▸ **TEXTO DE ORIGEN**
************
Uno de tantos esfuerzos se centra en conseguir que las masas señalen, denosten, denuncien, estigmaticen a este tipo de personalidades. No en vano se escampan los vocablos “negacionista”, “conspiranoico”, y derivados, como setas en un bosque muy húmedo. La disonancia cognitiva alimentada a diario impide a mucha gente salirse del encajonado marco que el miedo a lo desconocido, la deseabilidad social y el síndrome de Estocolmo colectivo, entre otros, puedan conformar. Al raro siempre se lo ha estigmatizado, la cosa es que el poder mediático está consiguiendo que hombres y mujeres cabales, capaces y serios sean percibidos por las masas como “locos del gorro de papel de plata”, y eso tan solo con que un pseudoexperto de turno etiquete en un plató de televisión −de esos en los que nadie ha llevado mascarilla, salvo los obreros o espectadores, durante todo el intervalo plandémico− a tal ser humano, o sin tan siquiera eso, con sendos vocablos o similares; aunque quizá esto tampoco sea cosa nueva.
En definitiva, el hombre-masa está de moda.
************
▸ **EXTRACTO DE DATOS**

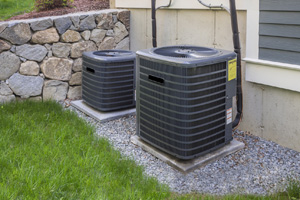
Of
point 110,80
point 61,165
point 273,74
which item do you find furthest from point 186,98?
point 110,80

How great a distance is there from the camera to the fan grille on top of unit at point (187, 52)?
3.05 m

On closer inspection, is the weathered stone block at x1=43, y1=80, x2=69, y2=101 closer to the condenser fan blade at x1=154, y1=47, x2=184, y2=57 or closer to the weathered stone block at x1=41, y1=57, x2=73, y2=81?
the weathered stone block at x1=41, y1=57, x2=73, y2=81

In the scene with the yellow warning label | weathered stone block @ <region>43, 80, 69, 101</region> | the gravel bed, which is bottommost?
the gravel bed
************
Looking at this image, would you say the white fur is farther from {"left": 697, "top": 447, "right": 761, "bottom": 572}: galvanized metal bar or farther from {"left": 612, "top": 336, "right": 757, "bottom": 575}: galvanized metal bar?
************
▸ **CONSIGNA**
Enumera todas las acciones que, según el texto de origen, se busca que las masas dirijan contra este tipo de personalidades.

▸ **RESPUESTA**
Que las señalen, las denosten, las denuncien y las estigmaticen.